Repeat exactly the lines from the one containing "What is the measured distance separating" through the last line of the records below, both included, and nothing else.

» **Source material**
__________________________________________________
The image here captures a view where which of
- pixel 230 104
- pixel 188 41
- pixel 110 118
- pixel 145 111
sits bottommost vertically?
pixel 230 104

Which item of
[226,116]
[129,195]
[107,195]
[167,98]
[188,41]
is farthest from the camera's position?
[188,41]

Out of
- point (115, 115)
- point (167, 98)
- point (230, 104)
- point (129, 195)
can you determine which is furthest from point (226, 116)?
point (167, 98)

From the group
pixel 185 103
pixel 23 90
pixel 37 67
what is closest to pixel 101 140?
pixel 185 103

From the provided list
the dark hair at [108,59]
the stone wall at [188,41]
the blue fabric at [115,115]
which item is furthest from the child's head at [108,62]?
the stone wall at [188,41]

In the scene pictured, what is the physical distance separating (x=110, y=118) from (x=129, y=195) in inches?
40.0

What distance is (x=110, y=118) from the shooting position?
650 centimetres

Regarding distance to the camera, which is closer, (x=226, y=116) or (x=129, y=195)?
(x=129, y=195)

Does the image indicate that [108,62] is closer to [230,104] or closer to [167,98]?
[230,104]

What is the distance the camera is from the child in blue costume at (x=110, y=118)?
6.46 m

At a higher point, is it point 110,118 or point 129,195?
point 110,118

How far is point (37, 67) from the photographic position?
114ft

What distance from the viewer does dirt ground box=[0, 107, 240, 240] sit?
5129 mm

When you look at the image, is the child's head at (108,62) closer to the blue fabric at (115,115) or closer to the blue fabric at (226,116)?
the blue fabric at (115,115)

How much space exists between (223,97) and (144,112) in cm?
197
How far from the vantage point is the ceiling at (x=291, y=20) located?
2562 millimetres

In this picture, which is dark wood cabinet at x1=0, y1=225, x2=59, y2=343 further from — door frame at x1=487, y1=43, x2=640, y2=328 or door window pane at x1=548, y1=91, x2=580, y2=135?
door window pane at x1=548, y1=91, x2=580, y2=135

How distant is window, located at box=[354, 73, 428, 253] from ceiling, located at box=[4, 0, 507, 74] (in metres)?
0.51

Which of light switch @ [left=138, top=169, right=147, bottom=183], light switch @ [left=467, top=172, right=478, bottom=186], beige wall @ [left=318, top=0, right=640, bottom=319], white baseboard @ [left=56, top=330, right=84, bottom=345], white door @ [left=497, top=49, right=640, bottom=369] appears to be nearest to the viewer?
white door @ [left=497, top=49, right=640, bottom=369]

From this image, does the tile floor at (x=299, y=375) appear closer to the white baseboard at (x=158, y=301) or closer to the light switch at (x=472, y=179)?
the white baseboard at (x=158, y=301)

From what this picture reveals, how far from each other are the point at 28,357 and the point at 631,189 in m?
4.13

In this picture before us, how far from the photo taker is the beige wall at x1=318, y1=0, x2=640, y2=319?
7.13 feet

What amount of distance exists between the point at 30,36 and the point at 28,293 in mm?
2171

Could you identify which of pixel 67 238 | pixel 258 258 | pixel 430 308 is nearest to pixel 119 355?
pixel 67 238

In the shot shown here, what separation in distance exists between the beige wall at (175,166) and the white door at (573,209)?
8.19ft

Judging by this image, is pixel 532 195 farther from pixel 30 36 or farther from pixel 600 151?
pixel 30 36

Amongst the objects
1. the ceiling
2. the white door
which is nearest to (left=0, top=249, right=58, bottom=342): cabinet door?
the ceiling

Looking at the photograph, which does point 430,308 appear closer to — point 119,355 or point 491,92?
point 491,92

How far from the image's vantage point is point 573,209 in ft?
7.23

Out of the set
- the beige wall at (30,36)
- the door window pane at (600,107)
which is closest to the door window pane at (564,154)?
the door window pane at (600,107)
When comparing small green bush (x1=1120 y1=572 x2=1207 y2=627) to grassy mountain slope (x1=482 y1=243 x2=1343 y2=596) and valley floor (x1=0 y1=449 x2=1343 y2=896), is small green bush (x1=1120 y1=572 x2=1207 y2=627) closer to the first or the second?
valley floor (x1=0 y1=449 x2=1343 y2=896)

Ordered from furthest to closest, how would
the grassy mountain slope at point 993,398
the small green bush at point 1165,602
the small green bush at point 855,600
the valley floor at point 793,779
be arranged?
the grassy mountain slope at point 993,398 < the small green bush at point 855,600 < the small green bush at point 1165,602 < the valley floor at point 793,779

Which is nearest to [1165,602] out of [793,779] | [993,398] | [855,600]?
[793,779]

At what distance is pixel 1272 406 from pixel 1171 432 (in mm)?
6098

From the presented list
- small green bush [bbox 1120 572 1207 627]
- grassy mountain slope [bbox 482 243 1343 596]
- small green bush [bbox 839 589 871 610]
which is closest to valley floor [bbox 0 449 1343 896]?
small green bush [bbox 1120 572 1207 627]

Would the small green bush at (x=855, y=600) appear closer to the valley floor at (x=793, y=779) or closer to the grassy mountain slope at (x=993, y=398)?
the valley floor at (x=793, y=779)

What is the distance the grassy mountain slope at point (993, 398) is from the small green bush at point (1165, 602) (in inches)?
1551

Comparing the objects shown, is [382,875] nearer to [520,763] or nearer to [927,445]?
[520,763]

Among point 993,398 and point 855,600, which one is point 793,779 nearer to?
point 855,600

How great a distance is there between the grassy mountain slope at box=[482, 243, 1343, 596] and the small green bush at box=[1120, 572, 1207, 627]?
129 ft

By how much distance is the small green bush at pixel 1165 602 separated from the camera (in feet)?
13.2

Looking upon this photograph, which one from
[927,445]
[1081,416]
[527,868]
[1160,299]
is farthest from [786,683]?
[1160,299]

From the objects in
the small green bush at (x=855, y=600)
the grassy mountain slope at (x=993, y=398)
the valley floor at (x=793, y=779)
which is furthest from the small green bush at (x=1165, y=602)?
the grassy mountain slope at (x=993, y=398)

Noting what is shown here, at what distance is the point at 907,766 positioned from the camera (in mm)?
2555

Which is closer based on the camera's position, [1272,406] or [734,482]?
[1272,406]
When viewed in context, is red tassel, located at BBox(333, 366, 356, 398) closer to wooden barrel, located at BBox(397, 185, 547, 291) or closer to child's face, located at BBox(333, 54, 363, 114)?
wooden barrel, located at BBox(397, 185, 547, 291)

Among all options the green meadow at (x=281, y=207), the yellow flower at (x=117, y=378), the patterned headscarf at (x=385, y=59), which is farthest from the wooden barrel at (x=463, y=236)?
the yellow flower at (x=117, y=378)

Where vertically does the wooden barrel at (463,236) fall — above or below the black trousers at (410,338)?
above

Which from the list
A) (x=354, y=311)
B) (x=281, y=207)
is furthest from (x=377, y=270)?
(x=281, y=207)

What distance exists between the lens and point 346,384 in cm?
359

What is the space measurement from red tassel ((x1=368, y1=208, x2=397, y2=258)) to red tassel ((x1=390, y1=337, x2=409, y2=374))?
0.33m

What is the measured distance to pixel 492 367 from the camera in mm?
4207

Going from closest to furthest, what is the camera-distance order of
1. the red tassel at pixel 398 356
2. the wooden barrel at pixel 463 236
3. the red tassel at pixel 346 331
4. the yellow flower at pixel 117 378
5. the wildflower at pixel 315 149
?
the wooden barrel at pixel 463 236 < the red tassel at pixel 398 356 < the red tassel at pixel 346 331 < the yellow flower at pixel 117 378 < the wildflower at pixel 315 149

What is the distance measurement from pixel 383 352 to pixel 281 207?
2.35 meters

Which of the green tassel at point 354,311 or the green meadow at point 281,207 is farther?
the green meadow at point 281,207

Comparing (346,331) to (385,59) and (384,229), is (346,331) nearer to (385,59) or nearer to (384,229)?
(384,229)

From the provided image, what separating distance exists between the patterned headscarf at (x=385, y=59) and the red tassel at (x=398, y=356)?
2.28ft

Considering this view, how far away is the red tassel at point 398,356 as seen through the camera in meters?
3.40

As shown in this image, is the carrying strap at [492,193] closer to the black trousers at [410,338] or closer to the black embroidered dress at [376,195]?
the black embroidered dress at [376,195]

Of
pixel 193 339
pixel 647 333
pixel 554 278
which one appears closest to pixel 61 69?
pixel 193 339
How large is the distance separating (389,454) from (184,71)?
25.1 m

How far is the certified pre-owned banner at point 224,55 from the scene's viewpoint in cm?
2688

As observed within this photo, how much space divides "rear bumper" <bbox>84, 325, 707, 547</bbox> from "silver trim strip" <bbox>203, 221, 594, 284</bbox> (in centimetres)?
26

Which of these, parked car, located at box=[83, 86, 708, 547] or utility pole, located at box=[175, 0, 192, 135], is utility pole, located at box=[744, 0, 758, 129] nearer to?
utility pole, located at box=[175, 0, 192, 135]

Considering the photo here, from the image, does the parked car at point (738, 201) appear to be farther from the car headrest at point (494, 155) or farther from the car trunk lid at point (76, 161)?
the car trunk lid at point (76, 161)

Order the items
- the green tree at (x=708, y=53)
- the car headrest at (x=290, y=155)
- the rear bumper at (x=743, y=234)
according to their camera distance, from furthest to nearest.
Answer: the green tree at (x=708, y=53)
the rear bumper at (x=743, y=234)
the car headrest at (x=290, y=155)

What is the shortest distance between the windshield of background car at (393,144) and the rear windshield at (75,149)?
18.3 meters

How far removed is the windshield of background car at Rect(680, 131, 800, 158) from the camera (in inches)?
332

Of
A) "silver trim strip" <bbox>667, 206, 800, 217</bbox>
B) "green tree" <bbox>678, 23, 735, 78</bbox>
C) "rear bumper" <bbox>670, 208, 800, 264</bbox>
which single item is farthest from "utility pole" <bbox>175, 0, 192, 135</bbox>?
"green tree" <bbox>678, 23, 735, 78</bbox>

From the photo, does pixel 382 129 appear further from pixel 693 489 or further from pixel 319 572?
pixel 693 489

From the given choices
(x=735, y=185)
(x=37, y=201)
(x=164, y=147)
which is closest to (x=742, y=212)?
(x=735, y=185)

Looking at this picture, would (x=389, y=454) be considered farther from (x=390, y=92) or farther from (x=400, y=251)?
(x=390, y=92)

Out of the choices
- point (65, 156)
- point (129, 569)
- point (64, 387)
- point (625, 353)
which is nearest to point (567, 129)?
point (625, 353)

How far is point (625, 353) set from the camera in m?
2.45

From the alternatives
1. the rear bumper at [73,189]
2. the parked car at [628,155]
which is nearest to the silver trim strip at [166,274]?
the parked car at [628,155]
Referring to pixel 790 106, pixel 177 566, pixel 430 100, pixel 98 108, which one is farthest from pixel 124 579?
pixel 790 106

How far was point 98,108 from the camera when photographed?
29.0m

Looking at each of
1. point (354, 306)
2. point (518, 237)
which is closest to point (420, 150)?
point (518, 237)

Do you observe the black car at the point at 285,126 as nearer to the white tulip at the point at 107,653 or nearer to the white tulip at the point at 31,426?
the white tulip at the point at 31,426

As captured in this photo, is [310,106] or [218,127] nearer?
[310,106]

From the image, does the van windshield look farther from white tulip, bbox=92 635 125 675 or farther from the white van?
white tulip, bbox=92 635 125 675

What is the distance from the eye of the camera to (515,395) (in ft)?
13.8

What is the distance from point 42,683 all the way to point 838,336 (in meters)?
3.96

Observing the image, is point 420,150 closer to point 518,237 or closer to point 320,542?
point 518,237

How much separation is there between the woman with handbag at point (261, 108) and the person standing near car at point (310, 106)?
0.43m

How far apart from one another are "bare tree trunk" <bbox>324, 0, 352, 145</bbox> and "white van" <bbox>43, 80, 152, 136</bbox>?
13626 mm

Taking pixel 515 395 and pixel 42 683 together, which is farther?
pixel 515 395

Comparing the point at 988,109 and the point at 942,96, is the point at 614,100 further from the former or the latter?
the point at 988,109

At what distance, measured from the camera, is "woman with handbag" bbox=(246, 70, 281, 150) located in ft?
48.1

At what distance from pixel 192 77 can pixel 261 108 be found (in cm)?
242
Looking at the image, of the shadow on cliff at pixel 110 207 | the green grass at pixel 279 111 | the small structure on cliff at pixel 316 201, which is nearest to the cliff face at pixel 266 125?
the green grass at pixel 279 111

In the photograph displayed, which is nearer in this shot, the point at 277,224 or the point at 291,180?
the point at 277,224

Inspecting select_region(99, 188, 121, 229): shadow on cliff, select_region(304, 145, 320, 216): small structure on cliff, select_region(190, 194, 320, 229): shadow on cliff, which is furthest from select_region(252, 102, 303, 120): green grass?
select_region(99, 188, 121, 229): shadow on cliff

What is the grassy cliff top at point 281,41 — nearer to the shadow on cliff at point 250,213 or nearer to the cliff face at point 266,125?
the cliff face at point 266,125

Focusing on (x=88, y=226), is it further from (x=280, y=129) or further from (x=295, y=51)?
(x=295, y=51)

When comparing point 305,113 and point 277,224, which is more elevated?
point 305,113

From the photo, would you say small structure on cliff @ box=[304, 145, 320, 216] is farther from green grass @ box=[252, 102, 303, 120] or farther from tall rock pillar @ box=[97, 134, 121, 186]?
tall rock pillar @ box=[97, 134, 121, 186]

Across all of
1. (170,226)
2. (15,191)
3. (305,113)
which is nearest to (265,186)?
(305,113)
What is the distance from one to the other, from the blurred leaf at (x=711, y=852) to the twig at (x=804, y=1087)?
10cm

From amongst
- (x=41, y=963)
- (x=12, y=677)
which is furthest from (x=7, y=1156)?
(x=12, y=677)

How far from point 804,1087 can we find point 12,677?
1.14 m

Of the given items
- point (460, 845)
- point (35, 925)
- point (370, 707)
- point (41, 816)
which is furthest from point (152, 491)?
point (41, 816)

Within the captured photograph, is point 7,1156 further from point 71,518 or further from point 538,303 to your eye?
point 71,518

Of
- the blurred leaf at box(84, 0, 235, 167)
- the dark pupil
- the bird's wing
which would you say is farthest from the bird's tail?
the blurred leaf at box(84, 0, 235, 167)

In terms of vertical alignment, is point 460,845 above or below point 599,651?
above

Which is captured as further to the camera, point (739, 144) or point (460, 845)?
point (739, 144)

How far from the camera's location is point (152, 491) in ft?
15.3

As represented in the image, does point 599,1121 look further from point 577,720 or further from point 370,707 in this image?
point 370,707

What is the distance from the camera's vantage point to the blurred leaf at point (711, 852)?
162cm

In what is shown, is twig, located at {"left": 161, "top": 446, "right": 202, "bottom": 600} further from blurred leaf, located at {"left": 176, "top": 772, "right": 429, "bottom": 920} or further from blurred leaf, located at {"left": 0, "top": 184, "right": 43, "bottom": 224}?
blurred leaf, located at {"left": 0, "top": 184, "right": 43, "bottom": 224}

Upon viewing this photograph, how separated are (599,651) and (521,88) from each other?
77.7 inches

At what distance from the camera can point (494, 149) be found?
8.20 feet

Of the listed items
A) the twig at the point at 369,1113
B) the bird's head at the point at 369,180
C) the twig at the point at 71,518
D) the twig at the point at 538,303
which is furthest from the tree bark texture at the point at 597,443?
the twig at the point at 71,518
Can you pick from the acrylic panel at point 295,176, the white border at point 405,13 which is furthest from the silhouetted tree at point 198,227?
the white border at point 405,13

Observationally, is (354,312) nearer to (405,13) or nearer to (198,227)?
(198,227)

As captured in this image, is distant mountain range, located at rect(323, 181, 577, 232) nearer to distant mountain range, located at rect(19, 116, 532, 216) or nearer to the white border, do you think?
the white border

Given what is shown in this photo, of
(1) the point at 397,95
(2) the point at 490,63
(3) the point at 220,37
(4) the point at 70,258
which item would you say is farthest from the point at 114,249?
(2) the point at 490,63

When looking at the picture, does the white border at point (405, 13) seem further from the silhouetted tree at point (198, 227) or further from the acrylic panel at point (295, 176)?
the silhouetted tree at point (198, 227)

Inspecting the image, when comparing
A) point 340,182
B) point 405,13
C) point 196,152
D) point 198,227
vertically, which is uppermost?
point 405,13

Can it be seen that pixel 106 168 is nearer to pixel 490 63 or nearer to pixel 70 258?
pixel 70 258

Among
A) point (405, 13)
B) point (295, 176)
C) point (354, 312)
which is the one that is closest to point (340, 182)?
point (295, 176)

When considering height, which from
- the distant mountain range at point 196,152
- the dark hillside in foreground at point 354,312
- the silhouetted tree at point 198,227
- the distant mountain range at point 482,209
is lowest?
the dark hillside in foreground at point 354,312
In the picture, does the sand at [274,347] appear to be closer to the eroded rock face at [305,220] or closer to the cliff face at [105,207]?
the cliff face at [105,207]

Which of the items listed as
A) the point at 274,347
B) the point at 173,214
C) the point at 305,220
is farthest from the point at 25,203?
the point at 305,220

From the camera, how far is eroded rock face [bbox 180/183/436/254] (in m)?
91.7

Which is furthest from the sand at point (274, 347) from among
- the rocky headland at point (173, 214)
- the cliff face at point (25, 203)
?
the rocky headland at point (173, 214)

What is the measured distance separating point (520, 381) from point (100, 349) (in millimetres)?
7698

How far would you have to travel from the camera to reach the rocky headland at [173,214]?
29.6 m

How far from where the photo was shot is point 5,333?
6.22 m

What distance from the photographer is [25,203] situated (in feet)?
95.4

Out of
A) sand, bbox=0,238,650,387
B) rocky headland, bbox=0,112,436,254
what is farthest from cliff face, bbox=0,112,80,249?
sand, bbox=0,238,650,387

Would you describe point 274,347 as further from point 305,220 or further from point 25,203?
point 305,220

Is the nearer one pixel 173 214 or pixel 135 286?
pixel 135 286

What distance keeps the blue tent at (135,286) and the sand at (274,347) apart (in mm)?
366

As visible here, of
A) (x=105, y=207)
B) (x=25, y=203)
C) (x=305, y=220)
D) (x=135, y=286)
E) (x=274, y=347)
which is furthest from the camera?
__________________________________________________
» **Answer for this exercise**
What is the measured distance separating point (520, 381) from point (100, 349) (in millimetres)?
7698

How far would you have to travel from the camera to reach the rocky headland at [173,214]?
29.6 m

How far from where the photo was shot is point 5,333?
6.22 m

What distance from the photographer is [25,203] situated (in feet)?
95.4

Out of
A) sand, bbox=0,238,650,387
B) rocky headland, bbox=0,112,436,254
what is farthest from cliff face, bbox=0,112,80,249?
sand, bbox=0,238,650,387

Would you describe point 274,347 as further from point 305,220 or further from point 25,203?
point 305,220

Is the nearer one pixel 173 214 or pixel 135 286?
pixel 135 286

What distance keeps the blue tent at (135,286) and the sand at (274,347) apart (in mm)?
366

As visible here, of
A) (x=105, y=207)
B) (x=25, y=203)
C) (x=305, y=220)
D) (x=135, y=286)
E) (x=274, y=347)
which is furthest from the camera?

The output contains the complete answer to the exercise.